=== Entries provided ===
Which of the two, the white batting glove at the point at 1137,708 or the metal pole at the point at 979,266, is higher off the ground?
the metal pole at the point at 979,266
===
=== Entries provided ===
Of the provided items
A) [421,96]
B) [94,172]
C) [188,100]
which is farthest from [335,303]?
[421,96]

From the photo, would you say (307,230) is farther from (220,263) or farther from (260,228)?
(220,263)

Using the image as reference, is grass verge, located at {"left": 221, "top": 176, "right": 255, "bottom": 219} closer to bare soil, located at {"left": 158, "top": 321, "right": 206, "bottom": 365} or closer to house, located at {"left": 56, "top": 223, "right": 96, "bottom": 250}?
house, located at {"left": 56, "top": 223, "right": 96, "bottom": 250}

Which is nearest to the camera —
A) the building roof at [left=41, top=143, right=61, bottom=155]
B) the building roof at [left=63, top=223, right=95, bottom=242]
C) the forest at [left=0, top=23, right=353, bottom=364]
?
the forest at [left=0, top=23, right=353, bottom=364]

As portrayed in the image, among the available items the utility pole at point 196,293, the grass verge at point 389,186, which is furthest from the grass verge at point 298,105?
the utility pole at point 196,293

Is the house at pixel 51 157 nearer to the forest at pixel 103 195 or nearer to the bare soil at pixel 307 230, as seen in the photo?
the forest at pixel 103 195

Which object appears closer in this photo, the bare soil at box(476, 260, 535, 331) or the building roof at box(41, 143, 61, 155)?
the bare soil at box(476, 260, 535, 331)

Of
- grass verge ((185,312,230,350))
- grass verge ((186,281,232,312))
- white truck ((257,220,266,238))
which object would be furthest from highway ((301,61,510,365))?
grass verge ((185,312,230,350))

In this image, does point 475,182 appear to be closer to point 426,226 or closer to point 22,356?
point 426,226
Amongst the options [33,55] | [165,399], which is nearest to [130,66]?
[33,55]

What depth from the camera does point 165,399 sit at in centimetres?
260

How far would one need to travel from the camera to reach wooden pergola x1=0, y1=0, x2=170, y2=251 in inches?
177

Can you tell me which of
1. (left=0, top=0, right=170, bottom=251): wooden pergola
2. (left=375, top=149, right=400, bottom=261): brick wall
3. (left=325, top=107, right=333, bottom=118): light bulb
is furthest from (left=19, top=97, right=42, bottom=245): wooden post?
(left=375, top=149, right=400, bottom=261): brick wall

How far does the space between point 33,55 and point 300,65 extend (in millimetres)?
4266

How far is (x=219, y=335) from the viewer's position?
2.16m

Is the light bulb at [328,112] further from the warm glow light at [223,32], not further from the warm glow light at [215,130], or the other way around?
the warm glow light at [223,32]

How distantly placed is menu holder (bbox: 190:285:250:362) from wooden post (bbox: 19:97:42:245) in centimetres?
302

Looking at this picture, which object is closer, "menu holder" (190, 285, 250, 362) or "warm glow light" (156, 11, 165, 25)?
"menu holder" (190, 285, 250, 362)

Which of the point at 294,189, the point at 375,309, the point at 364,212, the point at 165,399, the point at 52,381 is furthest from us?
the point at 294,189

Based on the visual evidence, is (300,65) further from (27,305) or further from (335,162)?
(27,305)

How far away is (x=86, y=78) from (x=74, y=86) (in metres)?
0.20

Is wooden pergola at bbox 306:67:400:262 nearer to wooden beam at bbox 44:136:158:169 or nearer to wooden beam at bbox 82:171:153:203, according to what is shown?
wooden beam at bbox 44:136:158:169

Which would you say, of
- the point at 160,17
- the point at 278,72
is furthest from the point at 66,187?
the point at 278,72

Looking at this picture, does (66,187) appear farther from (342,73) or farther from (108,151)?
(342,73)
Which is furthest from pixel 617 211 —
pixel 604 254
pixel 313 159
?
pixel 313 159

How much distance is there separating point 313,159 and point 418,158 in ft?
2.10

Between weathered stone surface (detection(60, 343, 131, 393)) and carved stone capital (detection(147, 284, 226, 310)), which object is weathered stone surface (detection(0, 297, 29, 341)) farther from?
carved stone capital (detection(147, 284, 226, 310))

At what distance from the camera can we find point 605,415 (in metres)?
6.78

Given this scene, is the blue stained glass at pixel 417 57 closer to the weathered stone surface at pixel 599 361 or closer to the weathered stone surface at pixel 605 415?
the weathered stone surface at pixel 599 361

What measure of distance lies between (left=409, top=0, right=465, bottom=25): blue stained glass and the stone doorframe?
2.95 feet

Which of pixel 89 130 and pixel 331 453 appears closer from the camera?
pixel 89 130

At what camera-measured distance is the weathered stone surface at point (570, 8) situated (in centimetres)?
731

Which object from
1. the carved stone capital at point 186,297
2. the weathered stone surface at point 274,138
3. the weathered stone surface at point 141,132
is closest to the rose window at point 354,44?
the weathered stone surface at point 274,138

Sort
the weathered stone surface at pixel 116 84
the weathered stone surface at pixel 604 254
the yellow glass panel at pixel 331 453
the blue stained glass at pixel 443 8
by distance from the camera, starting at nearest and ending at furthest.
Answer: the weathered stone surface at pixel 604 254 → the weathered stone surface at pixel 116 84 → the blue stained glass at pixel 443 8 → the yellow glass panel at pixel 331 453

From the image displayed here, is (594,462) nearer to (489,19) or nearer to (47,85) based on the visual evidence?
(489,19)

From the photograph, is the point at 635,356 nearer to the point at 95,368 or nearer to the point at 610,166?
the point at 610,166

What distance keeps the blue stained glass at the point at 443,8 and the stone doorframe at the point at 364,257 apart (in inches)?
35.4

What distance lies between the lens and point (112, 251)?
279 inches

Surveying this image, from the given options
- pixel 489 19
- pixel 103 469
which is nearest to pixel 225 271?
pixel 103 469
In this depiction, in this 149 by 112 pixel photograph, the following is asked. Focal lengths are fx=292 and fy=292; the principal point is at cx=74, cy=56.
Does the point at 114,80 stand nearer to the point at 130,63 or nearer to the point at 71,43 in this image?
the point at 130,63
===
What needs to be done
Extract each line from the listing above that contains the word "yellow".

Correct response
the yellow glass panel at pixel 331 453
Answer: the weathered stone surface at pixel 604 254 → the weathered stone surface at pixel 116 84 → the blue stained glass at pixel 443 8 → the yellow glass panel at pixel 331 453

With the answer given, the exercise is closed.